SET TASK 1:
Lay out the records as a numbered list, from their start through the line containing "top-left (586, 544), bottom-right (644, 578)", both ends included and blank lines omitted. Leave the pictures out.

Reading Comprehension Prompt Templates

AI prompt templates for reading comprehension. Create questions that test understanding of texts.

Overview

Reading comprehension questions can make or break a lesson. Weak questions get one-word answers. Good questions make students think, reread, and connect ideas. These prompts help you create questions that go beyond 'what happened' to 'why does it matter' and 'how do you know.'

Best Practices

1

Share the text or passage you want questions about, or describe it clearly

2

Specify the reading level and what skills you want to assess

3

Ask for questions at multiple levels (literal, inferential, evaluative)

4

Include the format you want (multiple choice, short answer, discussion)

5

Request text evidence requirements so students can't just guess

Prompt Templates

1. Leveled Question Set Generator

Create a set of reading comprehension questions for [GRADE LEVEL] about [TEXT/PASSAGE]. Include questions at three levels: literal (right there in the text), inferential (requires connecting ideas), and evaluative (requires judgment or opinion with support). Provide [NUMBER] questions at each level. Students should cite text evidence in their answers.
Grade Level: 6th grade, Text: Chapter 3 of 'The Giver' where Jonas learns about his assignment, Number: 3 at each level (9 total)
LITERAL QUESTIONS: 1) What job is Jonas assigned at the Ceremony of Twelve? (Answer in text: Receiver of Memory) 2) How does Jonas feel when his number is skipped? Find a quote that shows this. 3) What physical trait does Jonas share with the previous Receiver? INFERENTIAL: 4) Why do you think the community chooses only one Receiver at a time? Use evidence from the chapter. 5) What does Jonas's reaction to being skipped tell us about his personality? 6) How does the Chief Elder's speech about Jonas differ from the speeches about other assignments? Why might this be? EVALUATIVE: 7) Do you think the community's method of assigning jobs is fair? Use at least two details from the text to support your view...

When you want questions that progress from basic recall to deeper analysis

  • Use literal questions as warm-ups before tackling harder ones
  • Require specific page numbers or paragraph references in answers

2. Text-Dependent Question Builder

Write [NUMBER] text-dependent questions for [TEXT TITLE/DESCRIPTION] for [GRADE LEVEL]. Each question should require students to go back to the text to answer. They shouldn't be answerable from memory or general knowledge. Include the part of the text each question refers to.

GIVEN DATA:

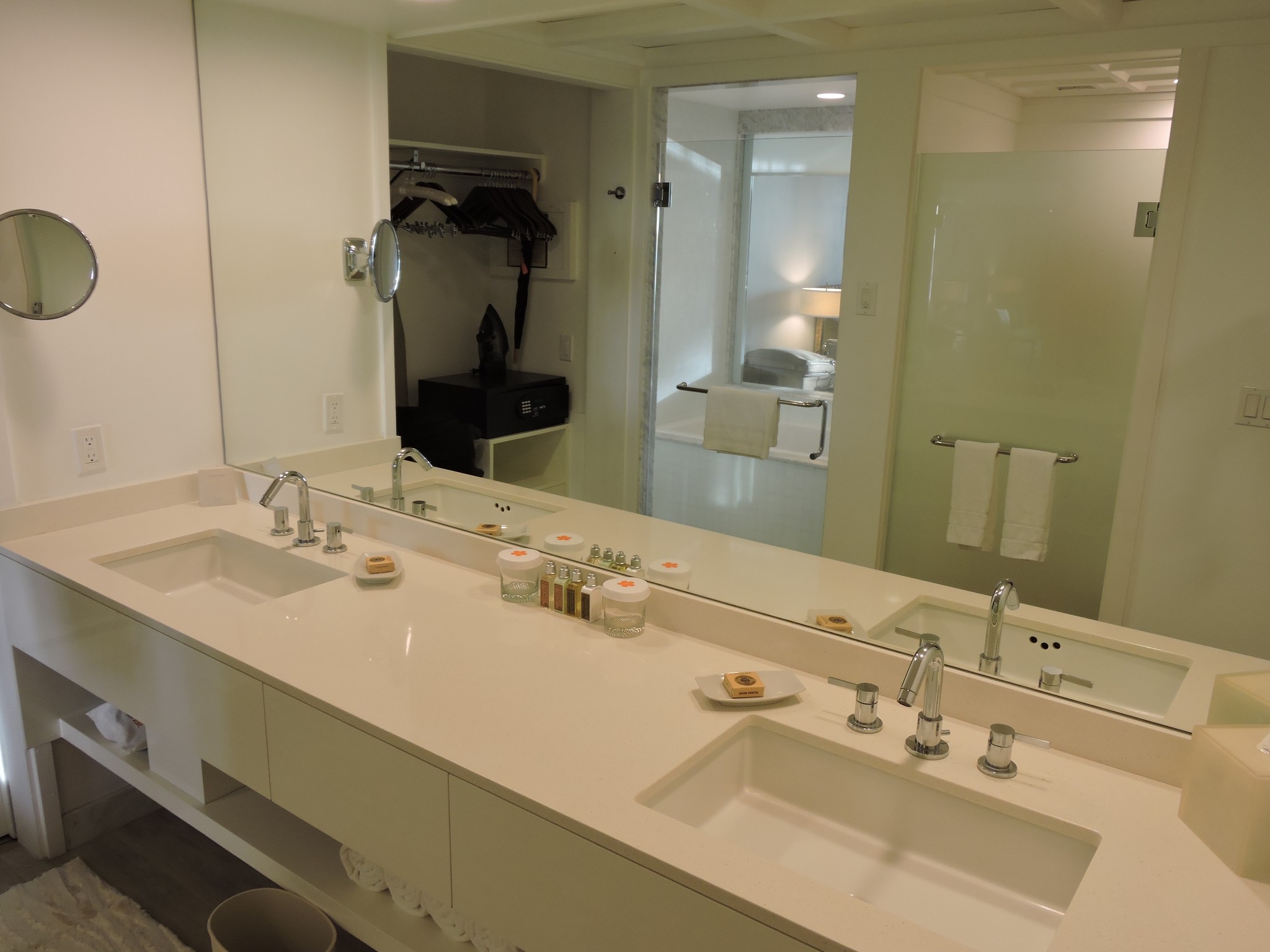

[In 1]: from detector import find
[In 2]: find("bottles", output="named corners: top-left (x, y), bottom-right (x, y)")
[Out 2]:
top-left (540, 561), bottom-right (603, 623)
top-left (586, 544), bottom-right (644, 578)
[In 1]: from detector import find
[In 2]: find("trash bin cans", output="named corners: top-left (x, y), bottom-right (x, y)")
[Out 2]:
top-left (208, 888), bottom-right (337, 952)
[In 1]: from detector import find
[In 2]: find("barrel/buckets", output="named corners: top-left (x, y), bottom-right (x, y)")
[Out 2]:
top-left (207, 888), bottom-right (337, 952)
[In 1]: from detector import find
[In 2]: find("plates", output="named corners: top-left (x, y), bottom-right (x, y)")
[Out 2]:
top-left (807, 607), bottom-right (868, 639)
top-left (494, 525), bottom-right (527, 540)
top-left (694, 670), bottom-right (807, 706)
top-left (354, 551), bottom-right (403, 583)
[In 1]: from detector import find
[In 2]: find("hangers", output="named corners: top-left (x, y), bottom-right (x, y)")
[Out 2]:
top-left (390, 166), bottom-right (559, 244)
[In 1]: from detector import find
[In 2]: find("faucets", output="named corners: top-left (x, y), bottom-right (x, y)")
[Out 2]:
top-left (388, 447), bottom-right (433, 513)
top-left (976, 578), bottom-right (1022, 682)
top-left (896, 644), bottom-right (957, 761)
top-left (258, 470), bottom-right (326, 549)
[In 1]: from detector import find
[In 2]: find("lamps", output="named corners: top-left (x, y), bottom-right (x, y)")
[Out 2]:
top-left (797, 282), bottom-right (842, 320)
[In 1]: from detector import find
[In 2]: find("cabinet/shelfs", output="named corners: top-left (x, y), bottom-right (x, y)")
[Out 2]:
top-left (480, 423), bottom-right (571, 499)
top-left (0, 556), bottom-right (808, 950)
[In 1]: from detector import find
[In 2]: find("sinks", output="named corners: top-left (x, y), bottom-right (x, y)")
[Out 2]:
top-left (635, 713), bottom-right (1106, 952)
top-left (88, 527), bottom-right (350, 619)
top-left (864, 595), bottom-right (1198, 722)
top-left (356, 476), bottom-right (569, 541)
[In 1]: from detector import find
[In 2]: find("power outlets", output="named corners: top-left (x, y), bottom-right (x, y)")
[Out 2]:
top-left (855, 281), bottom-right (877, 317)
top-left (1234, 385), bottom-right (1270, 429)
top-left (324, 393), bottom-right (345, 434)
top-left (74, 424), bottom-right (108, 476)
top-left (558, 332), bottom-right (573, 362)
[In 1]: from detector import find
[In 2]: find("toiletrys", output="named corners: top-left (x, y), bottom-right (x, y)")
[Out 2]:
top-left (579, 572), bottom-right (603, 624)
top-left (597, 547), bottom-right (615, 571)
top-left (553, 564), bottom-right (571, 615)
top-left (538, 560), bottom-right (561, 612)
top-left (584, 544), bottom-right (602, 567)
top-left (611, 551), bottom-right (632, 575)
top-left (627, 555), bottom-right (645, 578)
top-left (566, 566), bottom-right (586, 620)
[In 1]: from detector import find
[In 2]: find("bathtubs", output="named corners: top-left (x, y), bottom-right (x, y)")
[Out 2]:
top-left (654, 408), bottom-right (832, 557)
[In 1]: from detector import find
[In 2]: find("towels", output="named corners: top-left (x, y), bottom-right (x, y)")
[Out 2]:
top-left (998, 447), bottom-right (1059, 563)
top-left (336, 844), bottom-right (396, 896)
top-left (700, 386), bottom-right (785, 461)
top-left (426, 899), bottom-right (473, 943)
top-left (379, 865), bottom-right (436, 921)
top-left (946, 438), bottom-right (1001, 554)
top-left (468, 932), bottom-right (520, 952)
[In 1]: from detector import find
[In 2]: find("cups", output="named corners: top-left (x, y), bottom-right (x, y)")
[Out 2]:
top-left (649, 560), bottom-right (690, 590)
top-left (603, 577), bottom-right (647, 638)
top-left (544, 533), bottom-right (585, 560)
top-left (499, 548), bottom-right (540, 603)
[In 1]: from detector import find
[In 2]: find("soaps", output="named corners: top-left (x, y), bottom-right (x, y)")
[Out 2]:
top-left (473, 521), bottom-right (505, 537)
top-left (722, 670), bottom-right (767, 701)
top-left (816, 612), bottom-right (853, 634)
top-left (365, 554), bottom-right (396, 574)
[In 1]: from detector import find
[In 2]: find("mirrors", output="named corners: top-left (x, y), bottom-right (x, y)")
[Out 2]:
top-left (343, 220), bottom-right (402, 304)
top-left (0, 208), bottom-right (99, 321)
top-left (190, 0), bottom-right (1270, 757)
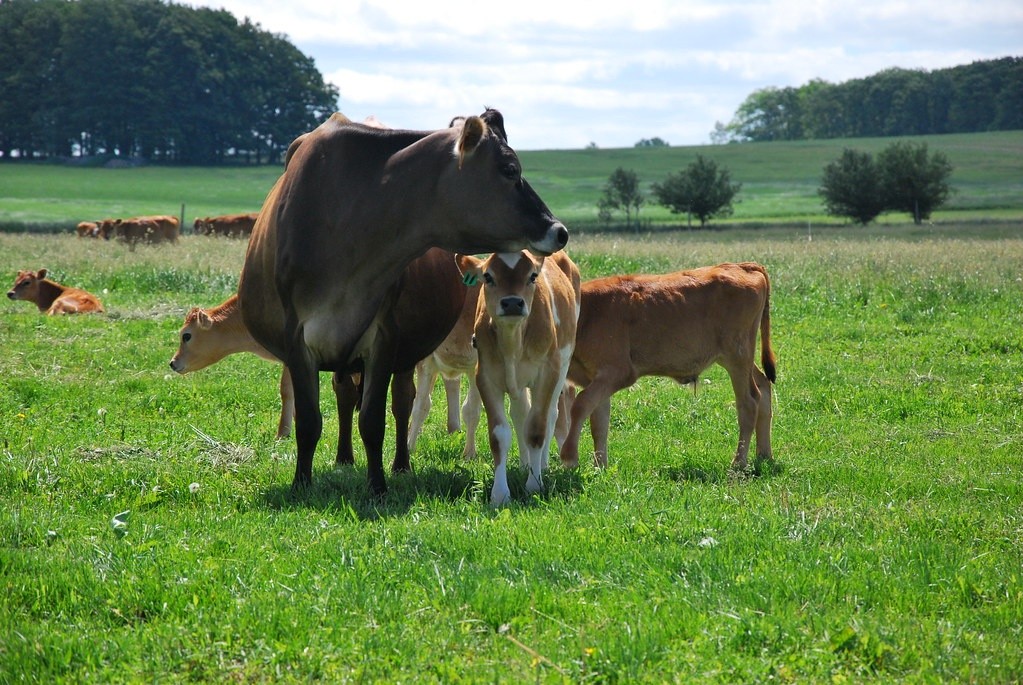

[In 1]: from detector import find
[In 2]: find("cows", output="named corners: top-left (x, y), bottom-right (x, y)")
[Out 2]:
top-left (171, 107), bottom-right (569, 504)
top-left (559, 262), bottom-right (777, 481)
top-left (6, 270), bottom-right (106, 317)
top-left (77, 215), bottom-right (180, 245)
top-left (454, 248), bottom-right (582, 510)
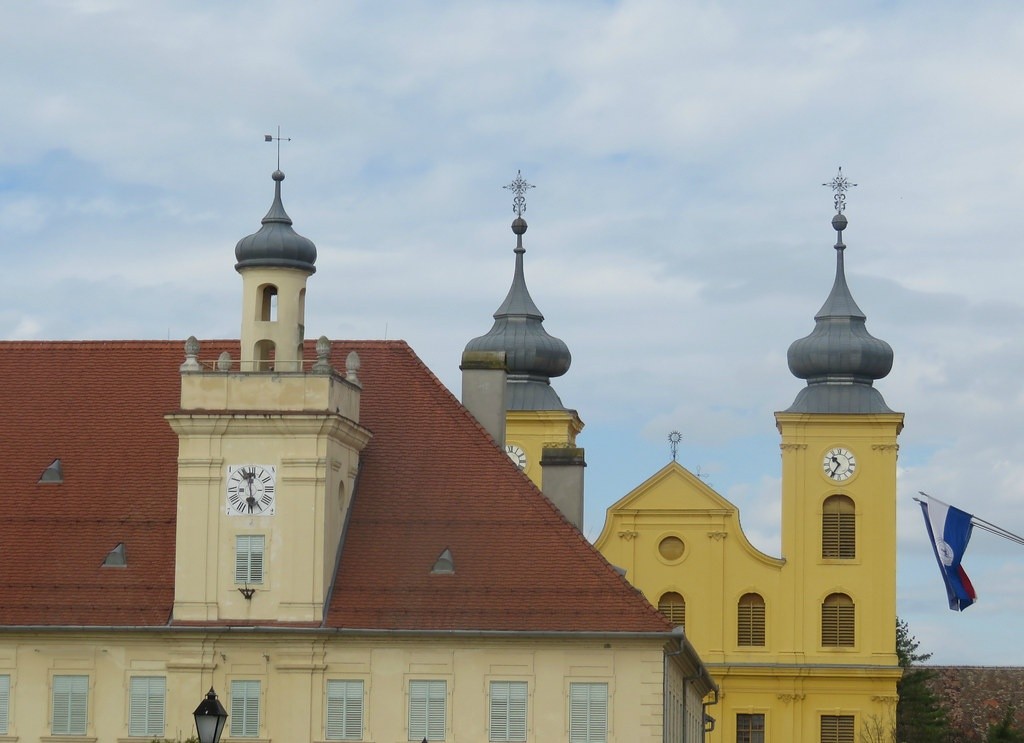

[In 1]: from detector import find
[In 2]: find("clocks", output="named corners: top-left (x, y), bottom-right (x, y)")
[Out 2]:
top-left (504, 446), bottom-right (527, 471)
top-left (817, 442), bottom-right (860, 484)
top-left (227, 464), bottom-right (275, 516)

SET TASK 2:
From the page on reading comprehension prompt templates, reproduce word for word the passage that opens with the words "Include the format" and closes with "level (9 total)".

EXERCISE RESULT 1:
1. [In 1]: from detector import find
2. [In 2]: find("bottles", output="named corners: top-left (x, y), bottom-right (x, y)")
3. [Out 2]:
4. top-left (540, 561), bottom-right (603, 623)
5. top-left (586, 544), bottom-right (644, 578)

EXERCISE RESULT 2:
Include the format you want (multiple choice, short answer, discussion)

5

Request text evidence requirements so students can't just guess

Prompt Templates

1. Leveled Question Set Generator

Create a set of reading comprehension questions for [GRADE LEVEL] about [TEXT/PASSAGE]. Include questions at three levels: literal (right there in the text), inferential (requires connecting ideas), and evaluative (requires judgment or opinion with support). Provide [NUMBER] questions at each level. Students should cite text evidence in their answers.
Grade Level: 6th grade, Text: Chapter 3 of 'The Giver' where Jonas learns about his assignment, Number: 3 at each level (9 total)